We arrived at Changsha by Thai Airline via Bangkok. Check-in Crowne Plaza hotel late at night, and missed our dinner, despite the five-star hotel was located in the city centre. As usual we check- out early, and hardly have the opportunity to enjoy the facilities in all the hotels, except for sleep, shower and meals. Again we skipped all the city and surrounding attractions, and travelled four hours (about 320 km) to our destination, Wulinguan, Hunan Province. (Changsha is the capital and the hot bed for Chinese revolutionaries, including Chairman Mao). After lunch, we travelled to our destination some 15 min. away.
Wulingyuan (Chinese: 武陵源; pinyin: Wǔlíngyuán) is a UNESCO World Heritage Site in Hunan Province. It comprises Zhangjiajie National Park, Suixiyu Valley Natural Reserve and Tianzi Mountain Natural Reserve. Together they covered 135 sq. mile. It is popularly known as Zhangjiajie or Avatar for western ears.

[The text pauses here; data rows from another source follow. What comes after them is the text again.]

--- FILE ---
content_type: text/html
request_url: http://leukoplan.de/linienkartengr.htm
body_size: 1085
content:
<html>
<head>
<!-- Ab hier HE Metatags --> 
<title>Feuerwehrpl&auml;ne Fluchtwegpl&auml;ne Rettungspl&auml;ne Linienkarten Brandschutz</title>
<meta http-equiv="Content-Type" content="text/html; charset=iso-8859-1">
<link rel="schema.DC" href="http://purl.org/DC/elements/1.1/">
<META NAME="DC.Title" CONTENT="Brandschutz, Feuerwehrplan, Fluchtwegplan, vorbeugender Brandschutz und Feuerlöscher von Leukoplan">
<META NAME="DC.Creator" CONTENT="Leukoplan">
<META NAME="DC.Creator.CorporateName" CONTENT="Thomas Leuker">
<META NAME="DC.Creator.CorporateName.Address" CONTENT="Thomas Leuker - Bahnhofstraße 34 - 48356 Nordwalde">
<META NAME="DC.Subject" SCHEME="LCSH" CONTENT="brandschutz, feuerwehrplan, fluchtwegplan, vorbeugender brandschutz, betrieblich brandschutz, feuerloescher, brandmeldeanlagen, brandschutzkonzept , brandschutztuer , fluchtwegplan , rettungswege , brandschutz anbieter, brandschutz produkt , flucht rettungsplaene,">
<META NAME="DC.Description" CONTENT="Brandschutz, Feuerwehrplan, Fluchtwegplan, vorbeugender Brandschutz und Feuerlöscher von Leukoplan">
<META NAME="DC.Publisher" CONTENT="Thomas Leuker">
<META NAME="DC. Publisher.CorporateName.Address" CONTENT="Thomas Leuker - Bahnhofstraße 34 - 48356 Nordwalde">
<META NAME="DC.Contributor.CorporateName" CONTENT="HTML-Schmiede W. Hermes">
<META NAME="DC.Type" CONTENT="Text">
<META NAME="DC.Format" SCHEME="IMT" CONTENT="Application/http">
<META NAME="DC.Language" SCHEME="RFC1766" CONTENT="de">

On arrival there we saw a long queue of people. (Mind you China has a population of 1.3 billion people, and many have no qualms in overtaking queue by crude ways In fact we jumped queue too in a legally permitted way.). It’s not unusual to stand and queue for four hours. Somehow our local tour guide helped us to bypass that first hurdle, and we went straight to a VIP express- lane, which required another one and half hour of waiting. You need strong legs, big bladders, some tolerance of dehydration, the ability to shut your ears to human noises, and power of gossips to fill in the time. Then it was a half hour (covering seven km at 38 degree twists) of exciting ride by the world’s longest cable car (French technology, Poma) just to reach a moderate height summit. You have your rest and stroll around to snap pictures after pictures. Then you are wheeled in electric bus, ascend a mountain to decent another, in 99 twists and turns of serpentine narrow road, in rain and mist. Or you could borrow uniform from skating transformer to speed up. Fantastic view all the way, if you survive the journey well. Finally we arrive at the bottom of Tian Shan Men (lit. Sky Hole Mountain), with a height of 4900 ft, and 999 concrete steps to climb. The gate is caused by water erosion between two peaks, and is 100 ft wide. When I reached the summit, I couldn’t visualise the hole, despite I was standing within it, for it was drizzling and foggy. In the hole, I could not see the hole; too near to see things too closed. The descent journey down the 999 steps required strong and steady pair of legs and stamina. For my age and osteoarthritis, I was no slower than the young ones. The Point Therapy did help with mobility.